Chapter 2 14 Years Ago

CHAPTER 2

14 YEARS AGO

July

It was our first summer spending time out of the city. My dad had purchased a cottage in the North Bruce Peninsula that he’d deemed an important real estate investment, as if he couldn’t justify doing something solely for the sake of enjoyment. My sister and I were reluctant to go. The cottage wasn’t cool like the Muskoka ones our affluent classmates went to in the summers.

But when we saw the two-storey wooden house, painted blue like the bay behind it, we knew we were somewhere magical. There was no clamour of construction or rumbling from the nearby train tracks. Instead, a bird chirped through the silence and a cooling breeze rustled the trees.

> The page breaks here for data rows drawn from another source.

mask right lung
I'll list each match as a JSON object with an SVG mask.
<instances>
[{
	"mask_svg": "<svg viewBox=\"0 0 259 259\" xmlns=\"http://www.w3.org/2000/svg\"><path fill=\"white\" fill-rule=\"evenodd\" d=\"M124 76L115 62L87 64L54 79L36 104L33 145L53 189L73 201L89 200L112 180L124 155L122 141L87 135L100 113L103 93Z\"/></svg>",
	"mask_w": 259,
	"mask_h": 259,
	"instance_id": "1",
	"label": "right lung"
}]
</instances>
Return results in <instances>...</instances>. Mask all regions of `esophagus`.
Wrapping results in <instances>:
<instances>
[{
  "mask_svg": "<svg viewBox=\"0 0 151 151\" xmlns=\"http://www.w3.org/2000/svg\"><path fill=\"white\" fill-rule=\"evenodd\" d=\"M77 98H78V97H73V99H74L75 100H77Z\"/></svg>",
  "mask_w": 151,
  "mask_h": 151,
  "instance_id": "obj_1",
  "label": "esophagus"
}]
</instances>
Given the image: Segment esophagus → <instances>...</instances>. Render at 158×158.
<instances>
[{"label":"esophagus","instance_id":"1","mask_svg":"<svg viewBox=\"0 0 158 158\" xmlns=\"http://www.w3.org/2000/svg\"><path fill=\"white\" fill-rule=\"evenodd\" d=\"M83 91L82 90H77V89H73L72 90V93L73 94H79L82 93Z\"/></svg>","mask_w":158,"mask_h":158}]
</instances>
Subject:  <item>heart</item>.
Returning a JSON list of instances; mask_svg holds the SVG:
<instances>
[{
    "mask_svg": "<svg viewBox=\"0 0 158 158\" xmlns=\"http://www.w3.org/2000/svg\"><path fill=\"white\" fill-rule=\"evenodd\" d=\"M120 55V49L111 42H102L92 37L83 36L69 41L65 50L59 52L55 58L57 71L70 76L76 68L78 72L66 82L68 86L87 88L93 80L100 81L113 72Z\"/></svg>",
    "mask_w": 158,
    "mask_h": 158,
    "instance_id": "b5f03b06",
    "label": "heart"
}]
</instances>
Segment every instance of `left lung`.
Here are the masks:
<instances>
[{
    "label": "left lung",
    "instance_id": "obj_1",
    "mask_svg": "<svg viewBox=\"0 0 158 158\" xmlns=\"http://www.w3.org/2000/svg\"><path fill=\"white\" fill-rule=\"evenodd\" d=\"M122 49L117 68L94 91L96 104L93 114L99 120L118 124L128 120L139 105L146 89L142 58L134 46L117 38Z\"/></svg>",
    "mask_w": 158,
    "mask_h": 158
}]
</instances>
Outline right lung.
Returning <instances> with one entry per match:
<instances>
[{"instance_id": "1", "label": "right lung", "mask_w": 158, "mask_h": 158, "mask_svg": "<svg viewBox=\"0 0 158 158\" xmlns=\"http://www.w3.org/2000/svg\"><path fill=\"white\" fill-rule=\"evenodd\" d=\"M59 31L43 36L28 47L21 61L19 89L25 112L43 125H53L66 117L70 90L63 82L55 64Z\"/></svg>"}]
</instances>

The air was crisp, free of the cloying scent of laneway dumpsters. Stepping into the cottage, I had never seen so much space, having lived my entire life in a cramped townhouse in east Toronto. Liberated from homework and never-ending extracurricular activities, Mel and I explored our new home.

The house, for all its nooks and crannies, did not have a secret passageway that we could find, so we roamed the backyard in search of adventure. We traipsed down the cobblestone path that led from the back of the house to the dock.

Our dock was empty, but a mere five metres away was our neighbour’s, laden with boats. Mel coaxed me over the property line and unease trickled down my spine as I followed her, breaking the rules.

“I kind of want to try it,” Mel said, pointing to a kayak and a giant orange pedal boat drifting on the water. The water level was low, so she had to sit on the wooden dock to reach the boat with her foot.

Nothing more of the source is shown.